Interview with: Guru Vasudeva, SVP and CIO of Application and Data Services
Roberto Priolo: When did the lean journey of the IT department at Nationwide start, and how?
Guru Vasudeva: It started seven years ago, when I was CIO of one of the business units in the department. My predecessor was trying to create a standardized software development system that all of our business units could use, but that wasn’t our only challenge.
Several departments were starting to take on agile, but they were all doing it differently. It’s great to have diversity and creativity in our approach to development, but ten different ways to deal with projects were starting to create problems. Moreover, it seemed really wasteful.

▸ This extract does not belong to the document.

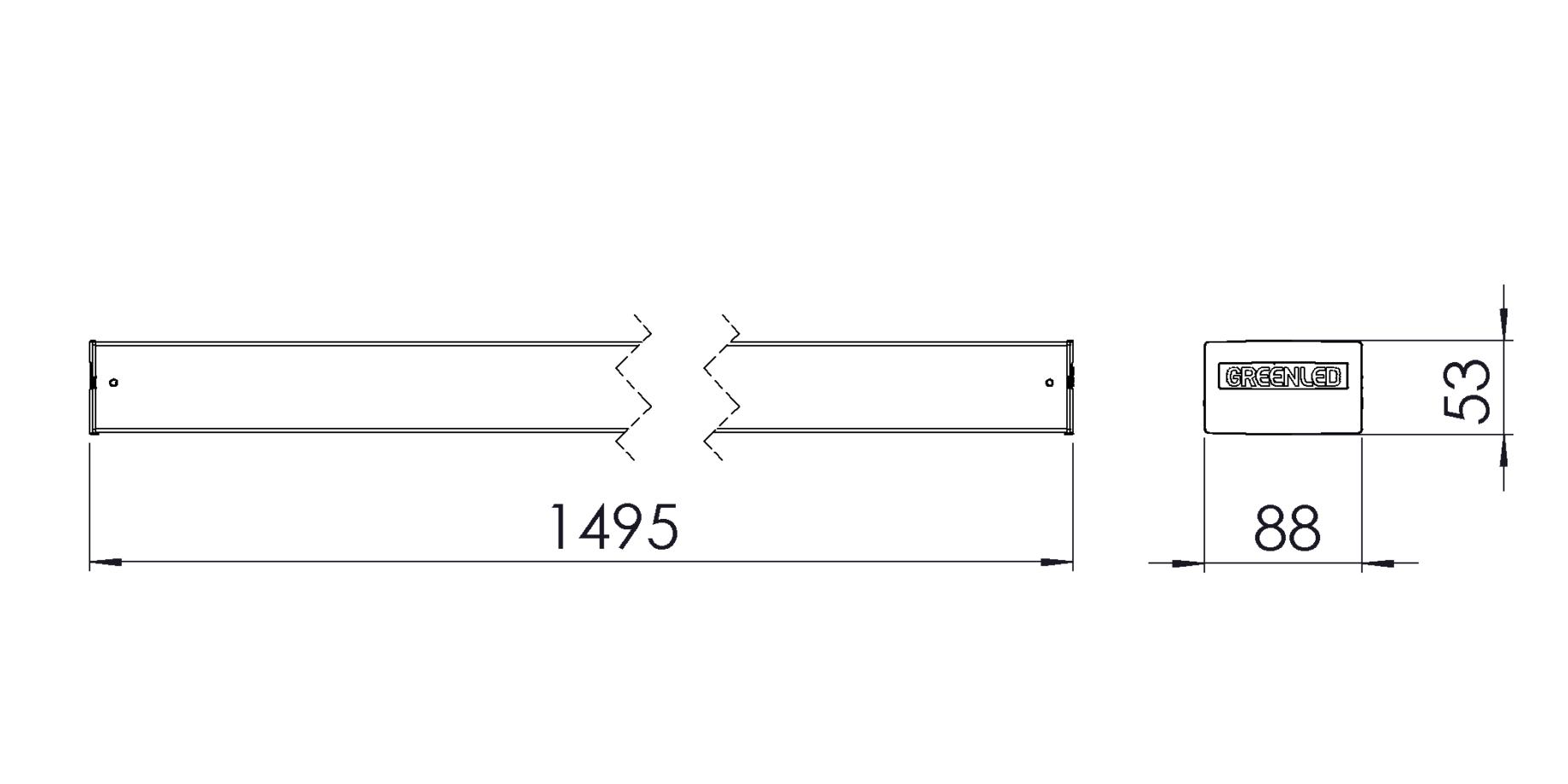 Alfa Line mittakuva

We came up with the idea of bringing lean thinking and agile together – which meant standardizing agile practices and using lean to scale them. That’s how things began.
RP: What are the main difficulties of getting lean to work in an IT environment?
GV: The application of agile and lean to software engineering is not a new concept, but scaling it to include 25 departments and impact thousands of people is quite the challenge. So, I would say that the first difficulty is certainly scaling. Secondly, how do you quantify the economic value of lean? Without that, it’s hard to prove it is anything more than the initiative of one team. Finally, I believe it is very difficult to understand how to take the methodology and apply it across the board (outside software engineering and into help desk, for example).
RP: You have over 9,000 employees. What’s your approach to people development in such a large organization?
GV: While we mainly focus our efforts on Nationwide’s 5,000 employees, we need to make sure that the 4,000 temporary workers and contractors also receive training (they have to be on board and know the system).
We use a variety of techniques to develop our people. To begin with, we have created working units. The nexus of each unit is the team leader (called a scrum master in software engineering), who is tasked with developing and supporting others in the unit and ensuring standard work is deployed to developers and testers.
More recently, we have also started to pay more attention to our onboarding process, getting management more directly involved in it. Every quarter, my direct reports and I meet every newcomer for a day and help them get on board with the culture and the system. That’s how we reinforce the lean message.
We also have gemba walks, of course. Observing common problems and working with A3s is perhaps the most rewarding of all our people development activities.
In parallel, we spend a lot of time training people in different skills. We believe in the adult learning model: 70% of what we learn comes from on-the-job training, 20% from our peers, and only 10% from what we are taught in a classroom. That 70% that takes place at the front line is truly critical to us, and to facilitate it we have begun to pair people up – we use pair programming all the time, which encourages our people to take responsibility for their own development and to step in when their colleagues are not around. We even pair up managers as part of their own onboarding!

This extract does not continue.